It is always nice when the foods we like turn out to be good for us. That seems to be the case this week for yogurt. We eat a lot of yogurt in this country, according to the Agricultural Marketing Resource Center, Americans consume about 12 pounds of yogurt a year, which is much less than the 63 pounds per year consumed in Sweden, but still a lot of fermented dairy product.

A British study this week showed that consuming low-fat yogurt reduced the risk of developing type 2 diabetes by 28 percent compared to consuming no yogurt. The researchers published their results in Diabetologia (the journal of the European Association for the Study of Diabetes).

Actually the researchers led by Dr. Nita Forouhi of the University of Cambridge found that overall consumption of dairy products did not affect the risk of type 2 diabetes, but when they looked at fermented dairy products, there was an inverse link between consumption and diabetes risk. In other words the more yogurt consumed, the lower the risk of type 2 diabetes among those studied.

“At a time when we have a lot of other evidence that consuming high amounts of certain foods, such as added sugars and sugary drinks, is bad for our health,” Forouhi said in a press release, “it is very reassuring to have messages about other foods like yogurt and low-fat fermented dairy products, that could be good for our health.”

The study analyzed a subset of 4,127 of the more than 25,000 people living in Norfolk, UK who kept food diaries as part of participating in the large EPIC-Norfolk study.
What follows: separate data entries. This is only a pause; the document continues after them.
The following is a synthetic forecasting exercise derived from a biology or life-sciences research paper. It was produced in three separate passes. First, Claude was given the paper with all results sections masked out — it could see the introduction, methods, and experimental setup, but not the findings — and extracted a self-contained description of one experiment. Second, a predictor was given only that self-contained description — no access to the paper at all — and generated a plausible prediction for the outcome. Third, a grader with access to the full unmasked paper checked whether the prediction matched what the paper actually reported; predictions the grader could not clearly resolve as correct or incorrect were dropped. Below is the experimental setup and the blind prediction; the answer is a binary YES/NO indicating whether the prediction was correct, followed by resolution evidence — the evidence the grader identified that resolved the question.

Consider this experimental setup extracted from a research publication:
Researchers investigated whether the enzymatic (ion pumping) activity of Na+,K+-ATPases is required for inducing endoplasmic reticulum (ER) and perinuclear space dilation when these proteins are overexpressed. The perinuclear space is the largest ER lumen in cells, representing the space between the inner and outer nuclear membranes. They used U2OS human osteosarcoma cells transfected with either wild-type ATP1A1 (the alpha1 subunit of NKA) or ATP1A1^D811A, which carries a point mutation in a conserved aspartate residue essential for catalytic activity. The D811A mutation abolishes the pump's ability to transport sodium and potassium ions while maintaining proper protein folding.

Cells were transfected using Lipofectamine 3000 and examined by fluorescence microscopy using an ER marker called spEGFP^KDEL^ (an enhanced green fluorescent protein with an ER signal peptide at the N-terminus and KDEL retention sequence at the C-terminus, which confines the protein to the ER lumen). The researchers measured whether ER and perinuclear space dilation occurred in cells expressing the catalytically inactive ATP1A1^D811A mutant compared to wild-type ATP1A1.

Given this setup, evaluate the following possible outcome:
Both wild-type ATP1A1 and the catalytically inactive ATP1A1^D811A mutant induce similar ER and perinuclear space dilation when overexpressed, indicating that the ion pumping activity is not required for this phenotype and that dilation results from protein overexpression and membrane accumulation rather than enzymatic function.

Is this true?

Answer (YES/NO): YES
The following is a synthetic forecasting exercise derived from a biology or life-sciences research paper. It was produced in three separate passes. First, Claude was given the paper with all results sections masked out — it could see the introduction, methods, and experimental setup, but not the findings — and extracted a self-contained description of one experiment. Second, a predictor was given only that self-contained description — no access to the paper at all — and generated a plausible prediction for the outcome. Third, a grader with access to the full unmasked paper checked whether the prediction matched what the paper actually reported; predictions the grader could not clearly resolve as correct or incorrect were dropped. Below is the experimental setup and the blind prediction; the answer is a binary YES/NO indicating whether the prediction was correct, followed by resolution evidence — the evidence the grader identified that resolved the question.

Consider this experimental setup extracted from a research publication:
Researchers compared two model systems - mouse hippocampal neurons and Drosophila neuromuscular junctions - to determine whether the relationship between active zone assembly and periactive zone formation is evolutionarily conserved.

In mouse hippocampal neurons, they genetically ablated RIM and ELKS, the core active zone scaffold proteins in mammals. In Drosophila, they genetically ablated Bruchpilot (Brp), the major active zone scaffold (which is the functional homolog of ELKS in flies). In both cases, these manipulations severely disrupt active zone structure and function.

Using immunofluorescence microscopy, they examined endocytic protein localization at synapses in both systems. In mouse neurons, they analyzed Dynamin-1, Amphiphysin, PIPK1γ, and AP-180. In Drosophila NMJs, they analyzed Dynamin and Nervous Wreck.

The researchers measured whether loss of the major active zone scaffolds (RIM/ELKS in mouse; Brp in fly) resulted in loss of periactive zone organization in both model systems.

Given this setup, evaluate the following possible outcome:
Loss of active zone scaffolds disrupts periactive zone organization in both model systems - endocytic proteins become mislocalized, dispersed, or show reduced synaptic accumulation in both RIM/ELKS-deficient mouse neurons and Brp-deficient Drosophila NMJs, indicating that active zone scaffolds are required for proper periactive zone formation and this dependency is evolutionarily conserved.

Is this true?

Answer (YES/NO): NO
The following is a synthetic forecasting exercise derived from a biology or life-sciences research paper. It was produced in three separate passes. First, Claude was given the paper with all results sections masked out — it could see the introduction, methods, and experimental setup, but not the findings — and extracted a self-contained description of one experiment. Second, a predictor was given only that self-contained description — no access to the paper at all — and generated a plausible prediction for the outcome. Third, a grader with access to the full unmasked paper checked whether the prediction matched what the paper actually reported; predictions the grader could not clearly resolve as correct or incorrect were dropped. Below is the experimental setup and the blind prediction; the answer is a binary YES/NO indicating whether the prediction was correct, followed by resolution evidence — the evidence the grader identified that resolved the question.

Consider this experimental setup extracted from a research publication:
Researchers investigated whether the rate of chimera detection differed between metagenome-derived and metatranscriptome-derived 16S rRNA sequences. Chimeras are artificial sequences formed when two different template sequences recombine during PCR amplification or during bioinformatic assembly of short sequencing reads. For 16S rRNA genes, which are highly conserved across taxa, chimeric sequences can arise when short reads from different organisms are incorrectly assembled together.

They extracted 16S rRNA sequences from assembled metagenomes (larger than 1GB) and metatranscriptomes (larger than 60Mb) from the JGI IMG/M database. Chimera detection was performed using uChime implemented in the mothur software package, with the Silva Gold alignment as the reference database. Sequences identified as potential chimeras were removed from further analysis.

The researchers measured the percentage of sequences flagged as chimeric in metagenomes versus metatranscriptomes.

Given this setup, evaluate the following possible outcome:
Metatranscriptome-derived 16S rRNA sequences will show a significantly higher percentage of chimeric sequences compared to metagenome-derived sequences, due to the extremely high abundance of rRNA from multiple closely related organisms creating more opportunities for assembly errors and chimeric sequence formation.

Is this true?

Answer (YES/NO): NO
This allowed the researchers to assess the risk of diabetes in relation to the consumption of total dairy product consumption and also consumption of different types of dairy products. They compared the dietary records of 753 people who developed new-onset type 2 diabetes over 11 years of follow-up, with 3,502 randomly selected study participants.

They found that while total milk and cheese intakes were not associated with diabetes risk, those with the highest consumption of low-fat fermented dairy products (such as yogurt, fromage frais (cream cheese) and low-fat cottage cheese were 24 percent less likely to develop type 2 diabetes over the 11 years, compared with non-consumers.

When they separated out yogurt from the other low-fat fermented dairy products, they found that those who consumed more than four 5 ounce cups of low-fat yogurt a week had a 28 per cent reduced risk of developing diabetes. (Food weights were estimated using photographs representing portion sizes.)

The researchers caution that this type of study cannot prove that eating dairy products reduces diabetes risk, but they note that dairy products do contain beneficial nutrients and yogurt contains probiotic bacteria and a special form of vitamin K associated with fermentation.

For the record, the researchers received their funding from the Medical Research Council and the Cancer Research UK, which are similar to the National Institutes of Health and the American Cancer Society, and had no ties to the dairy industry.